### What this exercise asks
#1 In the excerpt on the visual inspection method, what assumption about the input does the section make?
#2 Pick up the excerpt on the visual inspection method after its last numbered equation and continue it.

### Given text
(begin)

5.1 Visual Inspection Method

Recall that in structural estimation, we are interested not in full scale system identification, but rather in finding a simple and reliable way to estimate the structure, in particular to determine the terms \(\bar{f}_i\) and \(\bar{f}_{ij}\) which contribute significantly. In this section, we assume that the input is at our disposal (which admittedly may be restrictive in some applications). Under such an assumption, the first problem is to find an input sequence that is simple and has the ability to separate the contributions of \(\bar{f}_i\) and \(\bar{f}_{ij}\),

$$\begin{aligned} U_{2^3}= \begin{pmatrix} u(1) &{} u(0) &{} u(-1) \\ u(2) &{} u(1) &{} u(0) \\ u(3) &{} u(2) &{} u(1) \\ u(4) &{} u(3) &{} u(2) \\ u(5) &{} u(4) &{} u(3) \\ u(6) &{} u(5) &{} u(4) \\ u(7) &{} u(6) &{} u(5) \\ u(8) &{} u(7) &{} u(6) \\ u(9) &{} u(8) &{} u(7) \end{pmatrix} =\begin{pmatrix} a_1 &{} a_1 &{} a_1 \\ a_2 &{} a_1 &{} a_1 \\ a_2 &{} a_2 &{} a_1 \\ a_2 &{} a_2 &{} a_2 \\ a_1 &{} a_2 &{} a_2 \\ a_2 &{} a_1 &{} a_2 \\ a_1 &{} a_2 &{} a_1 \\ a_1 &{} a_1 &{} a_2 \\ a_1 &{} a_1 &{} a_1 \end{pmatrix}. \end{aligned}$$
(10)

(end)

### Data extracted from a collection

(begin)

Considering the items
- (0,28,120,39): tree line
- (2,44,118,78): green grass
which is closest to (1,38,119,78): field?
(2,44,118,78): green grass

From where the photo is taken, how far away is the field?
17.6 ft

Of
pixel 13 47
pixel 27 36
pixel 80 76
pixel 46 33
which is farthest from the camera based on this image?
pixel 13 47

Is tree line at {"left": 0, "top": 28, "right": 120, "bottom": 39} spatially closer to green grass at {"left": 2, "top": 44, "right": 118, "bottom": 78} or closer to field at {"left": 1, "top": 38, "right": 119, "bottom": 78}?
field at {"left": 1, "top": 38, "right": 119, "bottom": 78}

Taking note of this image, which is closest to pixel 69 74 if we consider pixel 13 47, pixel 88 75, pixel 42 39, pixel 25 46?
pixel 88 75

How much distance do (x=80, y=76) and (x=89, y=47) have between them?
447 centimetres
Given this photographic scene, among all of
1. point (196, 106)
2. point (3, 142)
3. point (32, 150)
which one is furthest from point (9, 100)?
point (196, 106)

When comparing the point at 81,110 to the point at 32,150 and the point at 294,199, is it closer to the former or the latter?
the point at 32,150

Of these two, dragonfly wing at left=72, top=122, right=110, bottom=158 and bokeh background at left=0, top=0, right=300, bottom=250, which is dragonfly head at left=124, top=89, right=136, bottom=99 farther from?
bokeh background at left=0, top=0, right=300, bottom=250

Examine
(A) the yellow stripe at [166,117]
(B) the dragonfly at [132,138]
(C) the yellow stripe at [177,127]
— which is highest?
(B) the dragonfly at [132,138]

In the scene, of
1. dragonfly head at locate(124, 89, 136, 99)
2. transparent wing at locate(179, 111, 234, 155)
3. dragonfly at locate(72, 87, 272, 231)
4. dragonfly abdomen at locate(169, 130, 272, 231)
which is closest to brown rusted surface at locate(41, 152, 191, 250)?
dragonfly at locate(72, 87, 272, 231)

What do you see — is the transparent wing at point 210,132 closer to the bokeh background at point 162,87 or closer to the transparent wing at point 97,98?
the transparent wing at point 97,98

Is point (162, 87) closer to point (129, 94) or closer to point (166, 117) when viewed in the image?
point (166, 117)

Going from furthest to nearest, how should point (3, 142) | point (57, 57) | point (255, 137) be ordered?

(end)

### Answers for this exercise
#1 It assumes that the input is at our disposal.

#2
To this end, let l be a prime number that indicates the number of levels of input, i.e., \(u[k]=\{a_1,a_2,...,a_l\}\), usually \(|a_i| \not = |a_j|\) to avoid ambiguity for quadratic nonlinearities. To excite the system to the maximum extent, the input sequence should contain all possible combinations of n-tuple \((a_{i_1},a_{i_2},\ldots ,a_{i_n})\), \(a_{i_j}=a_1,\ldots ,,a_l\). The minimum length of such a generating sequence is \(n+l^n-1\). The Galois sequence is such a sequence which has been investigated in [13, 20] for worst-case identification. Galois sequence has many desirable properties. It is a periodic pseudorandom sequence with period \(l^n\) [20] and can be easily generated [13]. More importantly, within one period, it produces each n-tuple combination exactly once [20]. Note that the Galois sequence defined here is slightly different from the traditional one [13] as we need all the n-tuples to be included. This small difference can be easily taken care of and in fact this definition is exactly the same as in [20]. An example of \(G(l^n)\) for \(n=3\) and \(l=2\) is given in (10). To average out the effect of noise, the input sequence is repeated L times, i.e.,

$$\begin{aligned} U_{Ll^n}=\left. \begin{array}{c} \begin{pmatrix} U_{l^n} \\ U_{l^n} \\ \vdots \\ U_{l^n}\end{pmatrix} \end{array} \right\} {L} \text{ times }. \end{aligned}$$
(11)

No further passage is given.